In the mprotect patch below, how many insertions and deletions are reported for mm/mprotect.c?

■ TEXT TO READ ■
━━━━━━━━
[PATCH v5 2/7] mm: Optimize mprotect() for MM_CP_PROT_NUMA by batch-skipping PTEs

linux-arm-kernel.lists.infradead.org archive mirror
 help / color / mirror / Atom feed

From: Dev Jain <dev.jain@arm.com>
To: akpm@linux-foundation.org
Cc: ryan.roberts@arm.com, david@redhat.com, willy@infradead.org,
	linux-mm@kvack.org, linux-kernel@vger.kernel.org,
	catalin.marinas@arm.com, will@kernel.org,
	Liam.Howlett@oracle.com, lorenzo.stoakes@oracle.com,
	vbabka@suse.cz, jannh@google.com, anshuman.khandual@arm.com,
	peterx@redhat.com, joey.gouly@arm.com, ioworker0@gmail.com,
	baohua@kernel.org, kevin.brodsky@arm.com,
	quic_zhenhuah@quicinc.com, christophe.leroy@csgroup.eu,
	yangyicong@hisilicon.com, linux-arm-kernel@lists.infradead.org,
	hughd@google.com, yang@os.amperecomputing.com, ziy@nvidia.com,
	Dev Jain <dev.jain@arm.com>
Subject: [PATCH v5 2/7] mm: Optimize mprotect() for MM_CP_PROT_NUMA by batch-skipping PTEs
Date: Fri, 18 Jul 2025 14:32:39 +0530	[thread overview]
Message-ID: <20250718090244.21092-3-dev.jain@arm.com> (raw)
In-Reply-To: <20250718090244.21092-1-dev.jain@arm.com>

For the MM_CP_PROT_NUMA skipping case, observe that, if we skip an
iteration due to the underlying folio satisfying any of the skip
conditions, then for all subsequent ptes which map the same folio, the
iteration will be skipped for them too. Therefore, we can optimize
by using folio_pte_batch() to batch skip the iterations.

Use prot_numa_skip() introduced in the previous patch to determine whether
we need to skip the iteration. Change its signature to have a double
pointer to a folio, which will be used by mprotect_folio_pte_batch() to
determine the number of iterations we can safely skip.

Signed-off-by: Dev Jain <dev.jain@arm.com>
---
 mm/mprotect.c | 55 +++++++++++++++++++++++++++++++++++++++------------
 1 file changed, 42 insertions(+), 13 deletions(-)

diff --git a/mm/mprotect.c b/mm/mprotect.c
index 2a9c73bd0778..97adc62c50ab 100644
--- a/mm/mprotect.c
+++ b/mm/mprotect.c
@@ -83,28 +83,43 @@ bool can_change_pte_writable(struct vm_area_struct *vma, unsigned long addr,
 	return pte_dirty(pte);
 }
 
+static int mprotect_folio_pte_batch(struct folio *folio, pte_t *ptep,
+				    pte_t pte, int max_nr_ptes)
+{
+	/* No underlying folio, so cannot batch */
+	if (!folio)
+		return 1;
+
+	if (!folio_test_large(folio))
━━━━━━━━
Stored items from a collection
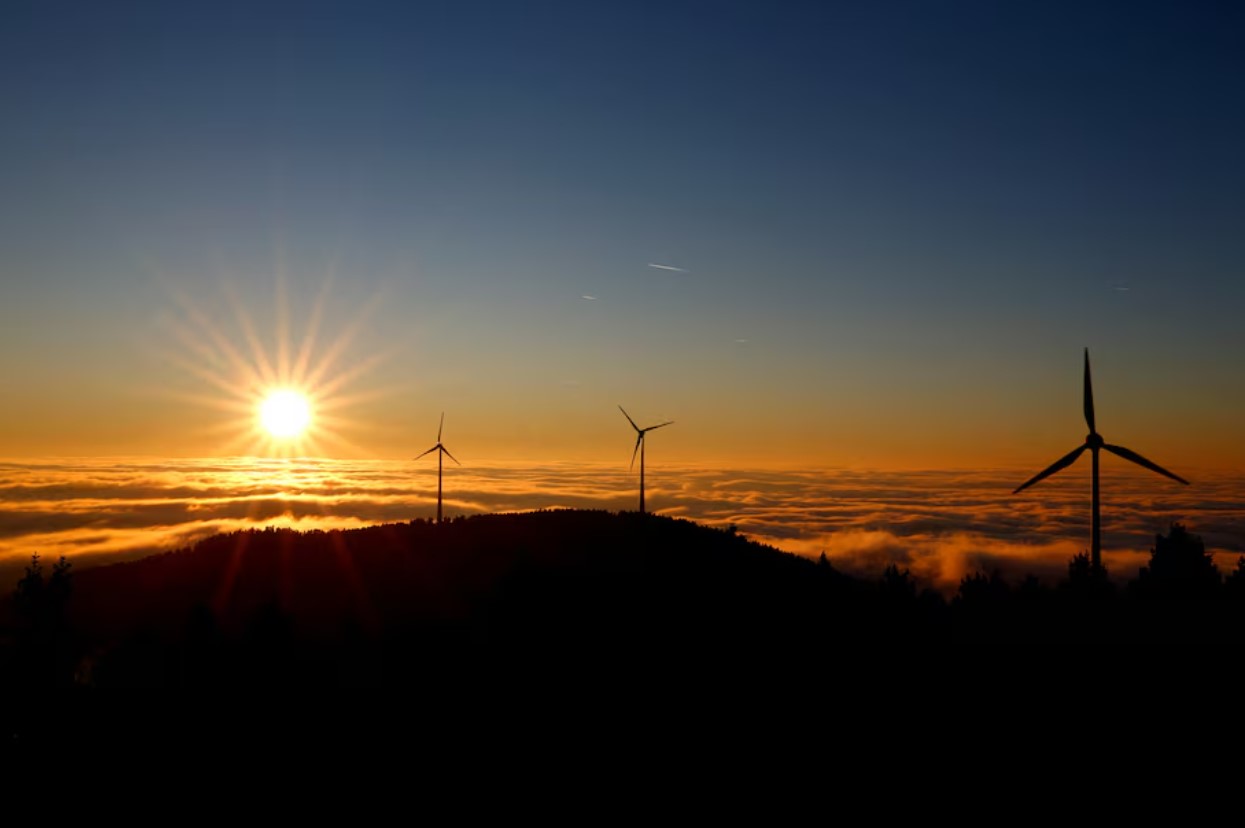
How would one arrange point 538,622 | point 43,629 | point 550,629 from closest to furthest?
point 43,629 → point 550,629 → point 538,622

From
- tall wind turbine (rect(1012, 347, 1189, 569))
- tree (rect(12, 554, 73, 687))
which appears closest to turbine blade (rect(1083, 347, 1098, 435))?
tall wind turbine (rect(1012, 347, 1189, 569))

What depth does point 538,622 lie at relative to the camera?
100875 millimetres

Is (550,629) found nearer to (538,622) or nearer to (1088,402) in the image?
(538,622)

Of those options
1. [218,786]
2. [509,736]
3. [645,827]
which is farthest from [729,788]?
[218,786]

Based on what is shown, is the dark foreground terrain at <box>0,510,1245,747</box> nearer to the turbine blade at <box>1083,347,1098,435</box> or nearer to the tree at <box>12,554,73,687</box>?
the tree at <box>12,554,73,687</box>

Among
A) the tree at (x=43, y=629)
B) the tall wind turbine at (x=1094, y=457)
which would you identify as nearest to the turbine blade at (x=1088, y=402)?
the tall wind turbine at (x=1094, y=457)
━━━━━━━━
■ CORRECT RESPONSE ■
42 insertions and 13 deletions.